------ Passage donné
Gel des comptes, saisies des biens immobiliers, accusations de tous types, détention… seront peut-être désormais à l'ordre du jour. Les Camerounais exigeront certainement la traçabilité des financements de ses activités et pour le nouveau président, tous les moyens seront bons pour les satisfaire. Si Paul Biya n’avait pas hésité à se débarrasser de son pygmalion Ahidjo pour asseoir son pouvoir, qu’est-ce qui pourrait empêcher son successeur, même s’il a un lien de filiation avec sa femme, de s’en débarrasser à son tour pour ne pas donner l’impression aux Camerounais de couvrir ceux envers lesquels peut-être se porteront leurs griefs ? Ce qui se passe dans les autres pays montre que d’une façon ou d’une autre, les premières Dames sont autant comptables des malheurs du pays que leurs époux.
Ces exemples d’ailleurs qui la paniquent
La première Dame panique davantage quand elle observe le tragique destin de ses homologues africaines victimes de la brutale chute de leurs époux, depuis les printemps arabes jusqu'au printemps ivoirien. Comme l’une des bénéficiaires du régime, il n’est pas exclu qu’on s’interroge, à la suite des révélations qui seront faites, sur ses activités, sa fortune. Qui l’eut par exemple cru, en ce qui concerne Leila Ben Ali, la femme de l’ex homme fort tunisien, Zine El-Abidine Ben Ali.
Comme à Chantal Biya, on lui avait taillé une image de marque. En son temps, elle était adulée pour ses activités caritatives. Elle a présidé l’organisation des femmes arabes. En 2000, elle a même été élue par un journal russe « personnalité mondiale de la famille ». En mai 2010, elle fut la seule personnalité à figurer parmi les 50 Arabes les plus influents… Tant de lauriers qui n’ont empêché en rien qu’on la présente comme étant à l’origine de la généralisation de la corruption en Tunisie, une fois son mari tombé en disgrâce. Aujourd’hui, Leila Ben Ali est un repris de justice, condamnée par contumace à 35 ans de prison et plus de 25 milliards de Fcfa d’amende pour détournement et diverses malversations. Quand le pouvoir s’en va.
Un autre exemple, c’est celui Suzanne Moubarak. A elle aussi, comme à notre première Dame, on lui avait bâtie une prestigieuse réputation. Elle aussi dirigea des associations caritatives, présida le Rotary Club. Que reste-t-il de tout cela ? Après la chute du Rais, tous ses verrous sécuritaires ont sauté. Des affaires de malversations ont jailli de l’ombre. On a ainsi estimé qu’au titre de ses activités caritatives, elle aurait détourné 5 milliards de dollar de dons. Elle fut même mise en détention préventive dans le cadre d’une enquête pour corruption. Cela aurait-il été possible si le Rais avait encore été aux affaires ? Nous en doutons fort.
------------
**Objectif énoncé 1**
Traduisez en anglais la phrase suivante, tirée du passage sur les premières Dames : « En son temps, elle était adulée pour ses activités caritatives. »
------ Informations fournies
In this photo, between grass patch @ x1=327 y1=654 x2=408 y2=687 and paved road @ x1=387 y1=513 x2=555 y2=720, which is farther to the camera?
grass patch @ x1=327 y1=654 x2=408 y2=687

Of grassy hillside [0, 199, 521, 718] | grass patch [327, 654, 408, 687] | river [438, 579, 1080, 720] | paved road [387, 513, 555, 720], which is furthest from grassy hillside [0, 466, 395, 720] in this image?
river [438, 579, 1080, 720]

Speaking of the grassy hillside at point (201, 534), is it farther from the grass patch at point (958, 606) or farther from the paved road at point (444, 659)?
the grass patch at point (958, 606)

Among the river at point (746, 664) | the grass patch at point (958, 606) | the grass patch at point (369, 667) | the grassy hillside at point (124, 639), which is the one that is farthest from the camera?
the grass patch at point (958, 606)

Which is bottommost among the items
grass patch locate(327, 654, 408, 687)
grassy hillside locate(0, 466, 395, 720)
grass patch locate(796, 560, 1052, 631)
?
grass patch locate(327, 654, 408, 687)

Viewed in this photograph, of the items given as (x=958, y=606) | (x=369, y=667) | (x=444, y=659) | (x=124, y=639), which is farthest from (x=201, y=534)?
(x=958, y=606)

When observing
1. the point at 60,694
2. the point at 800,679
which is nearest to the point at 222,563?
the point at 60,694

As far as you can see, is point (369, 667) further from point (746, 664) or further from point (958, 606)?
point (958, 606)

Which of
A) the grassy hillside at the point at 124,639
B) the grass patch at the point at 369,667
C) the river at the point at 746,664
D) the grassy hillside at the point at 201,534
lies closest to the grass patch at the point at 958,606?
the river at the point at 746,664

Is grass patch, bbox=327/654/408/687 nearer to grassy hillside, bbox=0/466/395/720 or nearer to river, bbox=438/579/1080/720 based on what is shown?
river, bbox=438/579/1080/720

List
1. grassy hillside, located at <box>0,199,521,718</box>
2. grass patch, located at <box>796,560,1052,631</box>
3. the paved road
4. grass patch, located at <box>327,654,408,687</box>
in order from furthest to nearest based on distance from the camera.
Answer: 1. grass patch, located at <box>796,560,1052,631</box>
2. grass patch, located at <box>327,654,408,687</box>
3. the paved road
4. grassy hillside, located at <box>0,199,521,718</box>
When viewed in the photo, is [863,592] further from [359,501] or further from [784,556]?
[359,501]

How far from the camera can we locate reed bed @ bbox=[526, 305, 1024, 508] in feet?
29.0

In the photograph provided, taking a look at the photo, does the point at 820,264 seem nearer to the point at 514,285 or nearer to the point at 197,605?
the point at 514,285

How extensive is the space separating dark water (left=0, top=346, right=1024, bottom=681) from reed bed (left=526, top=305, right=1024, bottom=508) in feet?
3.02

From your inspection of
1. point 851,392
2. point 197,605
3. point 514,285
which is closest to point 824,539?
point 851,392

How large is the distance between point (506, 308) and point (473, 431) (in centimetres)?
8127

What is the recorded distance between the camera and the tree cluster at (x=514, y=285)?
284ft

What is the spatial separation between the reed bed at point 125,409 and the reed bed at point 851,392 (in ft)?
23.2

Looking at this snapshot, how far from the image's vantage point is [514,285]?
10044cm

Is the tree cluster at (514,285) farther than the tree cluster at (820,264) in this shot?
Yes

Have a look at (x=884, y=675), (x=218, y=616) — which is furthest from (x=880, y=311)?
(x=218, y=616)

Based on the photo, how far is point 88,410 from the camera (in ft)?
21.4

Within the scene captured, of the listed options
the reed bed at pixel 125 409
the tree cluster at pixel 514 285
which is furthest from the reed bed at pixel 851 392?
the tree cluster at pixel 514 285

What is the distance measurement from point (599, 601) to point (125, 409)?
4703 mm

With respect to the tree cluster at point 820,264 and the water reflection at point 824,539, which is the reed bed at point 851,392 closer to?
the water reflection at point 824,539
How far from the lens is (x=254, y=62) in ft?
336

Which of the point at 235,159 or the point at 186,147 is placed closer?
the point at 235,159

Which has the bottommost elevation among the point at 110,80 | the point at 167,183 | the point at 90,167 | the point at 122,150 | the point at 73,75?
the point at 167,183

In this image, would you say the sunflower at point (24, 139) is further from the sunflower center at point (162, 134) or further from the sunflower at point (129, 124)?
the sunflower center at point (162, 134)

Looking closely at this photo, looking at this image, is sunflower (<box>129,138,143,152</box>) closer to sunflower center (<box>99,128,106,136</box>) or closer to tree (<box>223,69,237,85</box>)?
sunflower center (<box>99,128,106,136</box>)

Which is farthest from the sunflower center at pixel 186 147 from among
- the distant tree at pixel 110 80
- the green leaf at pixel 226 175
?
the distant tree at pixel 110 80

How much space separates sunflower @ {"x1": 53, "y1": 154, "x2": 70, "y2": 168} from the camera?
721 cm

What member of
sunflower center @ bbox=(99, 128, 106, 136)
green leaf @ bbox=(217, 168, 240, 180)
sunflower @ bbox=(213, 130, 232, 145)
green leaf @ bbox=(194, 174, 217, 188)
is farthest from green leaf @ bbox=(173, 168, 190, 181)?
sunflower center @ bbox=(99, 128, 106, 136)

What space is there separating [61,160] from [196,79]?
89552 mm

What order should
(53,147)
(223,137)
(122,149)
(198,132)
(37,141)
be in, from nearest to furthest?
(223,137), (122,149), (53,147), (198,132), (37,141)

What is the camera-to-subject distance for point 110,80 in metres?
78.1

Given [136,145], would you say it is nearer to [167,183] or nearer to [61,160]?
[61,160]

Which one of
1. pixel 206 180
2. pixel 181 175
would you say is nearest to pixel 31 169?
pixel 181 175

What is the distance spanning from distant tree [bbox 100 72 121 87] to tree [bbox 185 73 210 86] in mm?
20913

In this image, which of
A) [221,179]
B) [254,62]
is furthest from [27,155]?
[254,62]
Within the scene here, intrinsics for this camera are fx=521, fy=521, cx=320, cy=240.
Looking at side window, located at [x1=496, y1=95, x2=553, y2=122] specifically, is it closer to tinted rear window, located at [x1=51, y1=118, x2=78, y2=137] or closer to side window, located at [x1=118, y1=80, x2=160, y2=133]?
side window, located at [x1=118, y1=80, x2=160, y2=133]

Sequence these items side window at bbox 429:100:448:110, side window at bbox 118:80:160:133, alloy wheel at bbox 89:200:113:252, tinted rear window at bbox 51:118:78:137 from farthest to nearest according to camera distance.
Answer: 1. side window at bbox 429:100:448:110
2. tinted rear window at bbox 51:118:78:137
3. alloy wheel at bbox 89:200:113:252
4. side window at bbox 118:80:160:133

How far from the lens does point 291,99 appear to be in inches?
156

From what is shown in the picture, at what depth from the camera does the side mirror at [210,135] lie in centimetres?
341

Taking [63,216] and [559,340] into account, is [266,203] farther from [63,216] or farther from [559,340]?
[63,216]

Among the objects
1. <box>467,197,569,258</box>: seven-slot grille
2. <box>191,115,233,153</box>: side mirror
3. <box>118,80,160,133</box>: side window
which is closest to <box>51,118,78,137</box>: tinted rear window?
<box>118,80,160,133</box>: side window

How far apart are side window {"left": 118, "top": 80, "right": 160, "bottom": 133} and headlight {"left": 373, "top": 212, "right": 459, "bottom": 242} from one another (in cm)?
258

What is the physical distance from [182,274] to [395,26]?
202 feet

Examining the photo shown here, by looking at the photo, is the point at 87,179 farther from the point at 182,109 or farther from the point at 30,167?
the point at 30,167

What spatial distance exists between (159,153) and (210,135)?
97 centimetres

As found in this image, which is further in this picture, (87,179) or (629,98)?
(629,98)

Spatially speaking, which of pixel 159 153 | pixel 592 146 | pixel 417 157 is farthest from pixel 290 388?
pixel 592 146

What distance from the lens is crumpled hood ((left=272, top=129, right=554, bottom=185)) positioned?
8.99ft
------------
**Objectif énoncé 2**
Mettez à jour les entrées, depuis la ligne qui contient « How far apart » jusqu'à la fin des entrées, ces deux bornes comprises. Remplacez « headlight » par « headlamp » et redonnez uniquement ces lignes, sans rien modifier d'autre.

**Réponse rédigée 1**
In her day, she was adored for her charitable activities.

**Réponse rédigée 2**
How far apart are side window {"left": 118, "top": 80, "right": 160, "bottom": 133} and headlamp {"left": 373, "top": 212, "right": 459, "bottom": 242} from one another (in cm)?
258

What is the physical distance from [182,274] to [395,26]?
202 feet

Examining the photo shown here, by looking at the photo, is the point at 87,179 farther from the point at 182,109 or farther from the point at 30,167?
the point at 30,167

What spatial distance exists between (159,153) and (210,135)?
97 centimetres

As found in this image, which is further in this picture, (87,179) or (629,98)?
(629,98)

Spatially speaking, which of pixel 159 153 | pixel 592 146 | pixel 417 157 is farthest from pixel 290 388?
pixel 592 146

What distance from the lens is crumpled hood ((left=272, top=129, right=554, bottom=185)) positioned?
8.99ft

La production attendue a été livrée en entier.